* Task requirements: Can you extract the full stock option agreement below, reproducing every line word for word without changes?

* Passage shown:
##########
CAMBRIDGE HEART, INC. Nonstatutory Stock Option Agreement

Contract Categories: Business Finance - Stock Agreements
EX-10.4 3 dex104.htm NON-STATUTORY STOCK OPTION AGREEMENT Non-statutory Stock Option Agreement

Exhibit 10.4

CAMBRIDGE HEART, INC.

Nonstatutory Stock Option Agreement

Granted Under 2001 Stock Incentive Plan

1. Grant of Option.

This agreement evidences the grant by Cambridge Heart, Inc., a Delaware corporation (the “Company”), on March 28, 2007 (the “Grant Date”) to Robert Khederian (the “Participant”), of an option to purchase, in whole or in part, on the terms provided herein, 400,000 shares (the “Shares”) of common stock, $.001 par value per share, of the Company (“Common Stock”) at $3.17 per Share (the “Option”) subject to shareholder approval of an increase in shares authorized for issuance under the 2001 Stock Incentive Plan at the Company’s 2007 Annual Meeting of Shareholders. Unless earlier terminated, this Option shall expire on March 28, 2017 (the “Final Exercise Date”).

It is intended that the Option evidenced by this agreement shall be a “Nonstatutory Stock Option” as defined in the Plan. Except as otherwise indicated by the context, the term “Participant,” as used in this Option, shall be deemed to include any person who acquires the right to exercise this Option validly under its terms.

2. Vesting Schedule.
##########
* Listed records:
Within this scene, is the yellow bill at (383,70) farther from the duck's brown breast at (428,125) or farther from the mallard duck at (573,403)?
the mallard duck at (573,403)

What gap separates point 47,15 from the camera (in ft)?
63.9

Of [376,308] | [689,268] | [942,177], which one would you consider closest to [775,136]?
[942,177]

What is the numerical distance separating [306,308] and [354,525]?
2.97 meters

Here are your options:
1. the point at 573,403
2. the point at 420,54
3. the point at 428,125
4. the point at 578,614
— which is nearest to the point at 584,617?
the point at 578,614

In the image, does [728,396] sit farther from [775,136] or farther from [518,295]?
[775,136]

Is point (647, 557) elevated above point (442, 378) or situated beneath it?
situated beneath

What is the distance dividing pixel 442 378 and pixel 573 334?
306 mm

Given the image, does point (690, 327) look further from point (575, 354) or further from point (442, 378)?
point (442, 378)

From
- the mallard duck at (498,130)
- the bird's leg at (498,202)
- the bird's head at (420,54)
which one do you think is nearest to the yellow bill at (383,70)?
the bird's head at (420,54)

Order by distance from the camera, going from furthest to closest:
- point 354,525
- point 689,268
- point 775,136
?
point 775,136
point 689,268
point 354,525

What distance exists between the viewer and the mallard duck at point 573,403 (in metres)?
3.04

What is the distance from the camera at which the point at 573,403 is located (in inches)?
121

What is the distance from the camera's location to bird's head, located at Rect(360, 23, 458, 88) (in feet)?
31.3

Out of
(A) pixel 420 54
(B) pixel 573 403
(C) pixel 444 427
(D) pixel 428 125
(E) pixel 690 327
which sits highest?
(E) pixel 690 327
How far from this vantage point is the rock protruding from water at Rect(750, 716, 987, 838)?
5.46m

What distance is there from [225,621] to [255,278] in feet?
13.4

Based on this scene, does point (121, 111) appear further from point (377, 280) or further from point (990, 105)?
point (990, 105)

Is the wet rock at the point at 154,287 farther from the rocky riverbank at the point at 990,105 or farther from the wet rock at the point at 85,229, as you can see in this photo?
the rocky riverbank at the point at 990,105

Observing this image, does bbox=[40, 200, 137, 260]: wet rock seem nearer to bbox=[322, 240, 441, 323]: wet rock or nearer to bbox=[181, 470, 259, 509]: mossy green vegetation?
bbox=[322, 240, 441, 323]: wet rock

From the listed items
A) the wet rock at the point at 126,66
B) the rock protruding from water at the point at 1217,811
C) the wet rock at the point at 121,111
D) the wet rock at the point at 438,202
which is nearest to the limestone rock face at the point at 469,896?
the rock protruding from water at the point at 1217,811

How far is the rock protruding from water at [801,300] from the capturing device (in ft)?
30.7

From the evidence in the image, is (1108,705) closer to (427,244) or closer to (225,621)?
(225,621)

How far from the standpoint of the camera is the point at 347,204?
##########
* In response:
CAMBRIDGE HEART, INC. Nonstatutory Stock Option Agreement

Contract Categories: Business Finance - Stock Agreements
EX-10.4 3 dex104.htm NON-STATUTORY STOCK OPTION AGREEMENT Non-statutory Stock Option Agreement

Exhibit 10.4

CAMBRIDGE HEART, INC.

Nonstatutory Stock Option Agreement

Granted Under 2001 Stock Incentive Plan

1. Grant of Option.

This agreement evidences the grant by Cambridge Heart, Inc., a Delaware corporation (the “Company”), on March 28, 2007 (the “Grant Date”) to Robert Khederian (the “Participant”), of an option to purchase, in whole or in part, on the terms provided herein, 400,000 shares (the “Shares”) of common stock, $.001 par value per share, of the Company (“Common Stock”) at $3.17 per Share (the “Option”) subject to shareholder approval of an increase in shares authorized for issuance under the 2001 Stock Incentive Plan at the Company’s 2007 Annual Meeting of Shareholders. Unless earlier terminated, this Option shall expire on March 28, 2017 (the “Final Exercise Date”).

It is intended that the Option evidenced by this agreement shall be a “Nonstatutory Stock Option” as defined in the Plan. Except as otherwise indicated by the context, the term “Participant,” as used in this Option, shall be deemed to include any person who acquires the right to exercise this Option validly under its terms.

2. Vesting Schedule.